### Directions for this task
Look for the word "Connochaetes" in the entries and copy every line where it shows up.

### Records supplied

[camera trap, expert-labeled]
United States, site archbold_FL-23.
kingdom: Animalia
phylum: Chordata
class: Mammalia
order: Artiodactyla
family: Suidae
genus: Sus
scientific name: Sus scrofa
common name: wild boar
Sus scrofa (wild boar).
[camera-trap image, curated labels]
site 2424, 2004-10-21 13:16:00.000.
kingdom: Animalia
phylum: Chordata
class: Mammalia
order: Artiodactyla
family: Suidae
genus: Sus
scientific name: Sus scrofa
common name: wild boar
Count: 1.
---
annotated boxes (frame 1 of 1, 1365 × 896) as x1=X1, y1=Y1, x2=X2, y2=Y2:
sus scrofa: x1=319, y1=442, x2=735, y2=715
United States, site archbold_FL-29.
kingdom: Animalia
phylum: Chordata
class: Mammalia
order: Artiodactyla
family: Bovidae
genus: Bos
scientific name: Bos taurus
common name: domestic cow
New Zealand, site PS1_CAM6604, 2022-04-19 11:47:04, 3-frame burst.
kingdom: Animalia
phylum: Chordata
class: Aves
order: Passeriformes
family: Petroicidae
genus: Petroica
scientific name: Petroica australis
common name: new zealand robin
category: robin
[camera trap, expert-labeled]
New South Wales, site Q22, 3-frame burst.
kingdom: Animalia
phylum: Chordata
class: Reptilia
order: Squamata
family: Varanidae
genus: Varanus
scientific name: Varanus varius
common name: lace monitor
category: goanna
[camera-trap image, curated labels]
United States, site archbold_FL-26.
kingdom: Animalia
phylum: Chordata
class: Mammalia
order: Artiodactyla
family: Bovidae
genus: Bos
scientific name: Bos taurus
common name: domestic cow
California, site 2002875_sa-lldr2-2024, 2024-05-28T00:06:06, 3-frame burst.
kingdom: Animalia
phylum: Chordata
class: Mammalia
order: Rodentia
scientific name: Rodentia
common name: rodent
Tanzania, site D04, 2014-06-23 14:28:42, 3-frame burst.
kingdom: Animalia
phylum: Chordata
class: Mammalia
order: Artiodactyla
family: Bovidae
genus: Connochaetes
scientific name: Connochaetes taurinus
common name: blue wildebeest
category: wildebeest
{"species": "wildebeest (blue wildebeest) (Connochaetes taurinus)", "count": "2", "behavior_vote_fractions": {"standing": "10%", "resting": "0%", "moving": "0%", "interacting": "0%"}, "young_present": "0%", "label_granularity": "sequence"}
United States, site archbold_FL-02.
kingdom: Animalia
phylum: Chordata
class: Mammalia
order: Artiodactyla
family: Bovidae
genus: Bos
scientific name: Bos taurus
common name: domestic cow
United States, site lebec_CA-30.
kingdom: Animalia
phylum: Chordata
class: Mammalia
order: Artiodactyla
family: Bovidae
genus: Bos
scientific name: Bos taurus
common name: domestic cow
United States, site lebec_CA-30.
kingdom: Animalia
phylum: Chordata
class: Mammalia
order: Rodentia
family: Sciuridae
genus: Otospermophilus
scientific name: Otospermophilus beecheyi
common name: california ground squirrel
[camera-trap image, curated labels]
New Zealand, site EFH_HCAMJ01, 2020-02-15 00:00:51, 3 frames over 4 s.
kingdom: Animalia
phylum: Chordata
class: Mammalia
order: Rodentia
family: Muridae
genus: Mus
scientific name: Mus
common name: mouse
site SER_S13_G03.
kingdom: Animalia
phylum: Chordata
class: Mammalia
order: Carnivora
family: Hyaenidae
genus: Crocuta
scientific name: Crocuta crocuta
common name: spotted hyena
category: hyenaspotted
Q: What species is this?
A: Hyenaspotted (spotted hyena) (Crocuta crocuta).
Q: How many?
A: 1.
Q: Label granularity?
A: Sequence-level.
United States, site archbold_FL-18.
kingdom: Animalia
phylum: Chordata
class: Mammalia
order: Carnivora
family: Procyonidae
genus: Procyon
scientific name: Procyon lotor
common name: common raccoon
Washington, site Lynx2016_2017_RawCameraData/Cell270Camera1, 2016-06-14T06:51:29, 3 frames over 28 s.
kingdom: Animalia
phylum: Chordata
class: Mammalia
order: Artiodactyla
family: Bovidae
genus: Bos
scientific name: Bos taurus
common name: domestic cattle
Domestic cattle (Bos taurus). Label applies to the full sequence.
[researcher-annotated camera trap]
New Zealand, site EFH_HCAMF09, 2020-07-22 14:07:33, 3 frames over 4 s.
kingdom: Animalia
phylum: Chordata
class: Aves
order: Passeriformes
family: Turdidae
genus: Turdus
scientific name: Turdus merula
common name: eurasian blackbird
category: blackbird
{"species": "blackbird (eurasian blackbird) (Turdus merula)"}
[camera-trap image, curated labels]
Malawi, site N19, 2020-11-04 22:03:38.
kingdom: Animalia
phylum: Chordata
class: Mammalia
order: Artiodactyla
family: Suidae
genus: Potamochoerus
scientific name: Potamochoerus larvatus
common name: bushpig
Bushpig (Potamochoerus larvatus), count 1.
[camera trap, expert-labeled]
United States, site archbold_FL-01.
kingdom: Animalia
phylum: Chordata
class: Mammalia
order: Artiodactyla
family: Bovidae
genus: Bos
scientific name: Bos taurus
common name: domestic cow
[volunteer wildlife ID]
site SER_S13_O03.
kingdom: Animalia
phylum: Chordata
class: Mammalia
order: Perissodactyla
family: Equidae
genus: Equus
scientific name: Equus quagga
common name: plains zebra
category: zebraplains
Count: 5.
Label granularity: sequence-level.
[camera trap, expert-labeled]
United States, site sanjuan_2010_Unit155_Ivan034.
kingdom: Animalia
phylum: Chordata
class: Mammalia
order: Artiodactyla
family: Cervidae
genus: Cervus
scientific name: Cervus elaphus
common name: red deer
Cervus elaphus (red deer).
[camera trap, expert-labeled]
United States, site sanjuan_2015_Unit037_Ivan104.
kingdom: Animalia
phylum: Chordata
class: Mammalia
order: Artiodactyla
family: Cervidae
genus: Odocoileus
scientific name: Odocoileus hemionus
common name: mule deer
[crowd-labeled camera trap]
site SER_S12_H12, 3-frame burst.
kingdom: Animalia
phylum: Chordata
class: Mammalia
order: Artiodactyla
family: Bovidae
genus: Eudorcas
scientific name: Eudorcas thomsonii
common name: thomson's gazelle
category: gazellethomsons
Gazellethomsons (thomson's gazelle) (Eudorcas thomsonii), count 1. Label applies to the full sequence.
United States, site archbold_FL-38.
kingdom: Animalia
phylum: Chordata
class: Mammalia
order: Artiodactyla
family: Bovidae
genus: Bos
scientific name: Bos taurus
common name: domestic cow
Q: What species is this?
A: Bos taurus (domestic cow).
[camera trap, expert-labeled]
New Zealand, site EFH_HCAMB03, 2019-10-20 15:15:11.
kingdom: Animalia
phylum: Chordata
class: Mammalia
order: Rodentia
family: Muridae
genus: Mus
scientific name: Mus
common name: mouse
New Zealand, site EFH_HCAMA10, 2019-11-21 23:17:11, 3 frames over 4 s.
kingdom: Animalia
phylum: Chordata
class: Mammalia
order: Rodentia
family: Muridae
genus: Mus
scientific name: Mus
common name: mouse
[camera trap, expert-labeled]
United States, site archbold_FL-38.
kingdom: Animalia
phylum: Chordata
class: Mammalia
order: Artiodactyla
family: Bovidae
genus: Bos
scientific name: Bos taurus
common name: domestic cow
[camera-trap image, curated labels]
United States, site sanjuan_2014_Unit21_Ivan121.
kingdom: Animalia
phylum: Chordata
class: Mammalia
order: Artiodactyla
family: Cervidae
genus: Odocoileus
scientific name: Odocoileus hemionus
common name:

### Response below
genus: Connochaetes
scientific name: Connochaetes taurinus
{"species": "wildebeest (blue wildebeest) (Connochaetes taurinus)", "count": "2", "behavior_vote_fractions": {"standing": "10%", "resting": "0%", "moving": "0%", "interacting": "0%"}, "young_present": "0%", "label_granularity": "sequence"}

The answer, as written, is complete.